I'm on the map. With paint!

Wednesday, October 26, 2011

The fox trying to match the mouse's fleetness

I read tonight that Robin Pecknold is 11 months younger than I am. Man. Sometimes, I wonder if I shouldn't have just studied and gone to swim practice less in high school, and learned to play guitar and form a folk rock band instead.
Additional discovery of the night: the Grolsch 'Herfstbok' (autumn bock beer) is pretty much just as sweet and syrupy as last year. Still not a big fan. There's a bock beer festival going on in Amsterdam this weekend and I'm contemplating attending. So far, the best bock (not too dissimilar from a porter or stout, though a little lighter/sweeter) I've had in this little country is from semi-micro-brewer Hertog Jan.

It was sad to look at my last post prior to this one and read my optimism over a 2-0 Wildcat football team. Sad because that was the last time they've won this season, meaning they're sitting at a rather uncomfortable 2-5, losing to Army, Illinois, Michigan, Iowa and Penn State, in that order and in increasing strength of pain. This weekend they face a not entirely unthreatening 1-7 Indiana Hoosier team in Bloomington. (Their homecoming, I believe - people just love scheduling NU for their homecoming. Go figure.) Still, it's probably one of our last best chances of winning a game yet this season. A win will actually still enable the 'Cats to go forward and 'win out' to become bowl-eligible. With just 6 wins, it's not likely they'd be selected to go to a bowl, but, you know, it's nice to be available to be asked.

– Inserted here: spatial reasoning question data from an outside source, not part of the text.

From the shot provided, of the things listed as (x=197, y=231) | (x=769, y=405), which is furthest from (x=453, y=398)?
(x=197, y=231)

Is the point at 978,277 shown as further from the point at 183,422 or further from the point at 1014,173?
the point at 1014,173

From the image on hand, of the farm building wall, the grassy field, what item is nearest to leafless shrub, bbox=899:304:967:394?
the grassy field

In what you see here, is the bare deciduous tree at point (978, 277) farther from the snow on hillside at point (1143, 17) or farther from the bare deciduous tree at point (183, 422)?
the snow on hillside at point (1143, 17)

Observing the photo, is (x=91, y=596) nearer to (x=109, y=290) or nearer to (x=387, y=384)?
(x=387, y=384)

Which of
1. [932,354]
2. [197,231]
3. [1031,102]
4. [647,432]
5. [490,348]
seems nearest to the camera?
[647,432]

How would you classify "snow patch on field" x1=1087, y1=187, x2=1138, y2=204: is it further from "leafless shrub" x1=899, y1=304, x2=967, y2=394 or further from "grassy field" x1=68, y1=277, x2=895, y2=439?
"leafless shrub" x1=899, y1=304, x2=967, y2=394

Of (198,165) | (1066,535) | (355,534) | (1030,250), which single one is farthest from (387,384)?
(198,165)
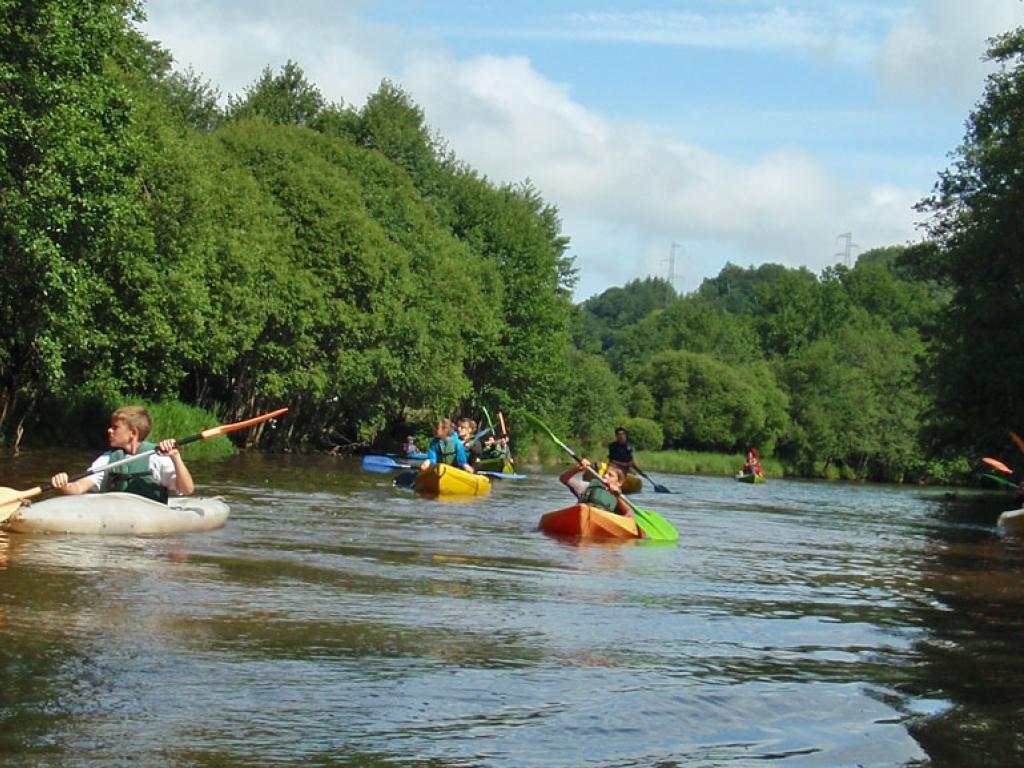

Monday night after work I was lucky enough to go to a concert by Throwing Muses at the Paradiso in Amsterdam. If you're not familiar, imagine Stevie Nicks fronting Nirvana. It was a little like that: short, sweet, angsty, angry, trancey, grunge-rock songs with very little speaking in between from lead guitarist/singer Kristen Hersh. She had these empty, yet intense, dark eyes floating in her cobra-esque constantly swinging head - you couldn't help but be drawn into her affected music-making.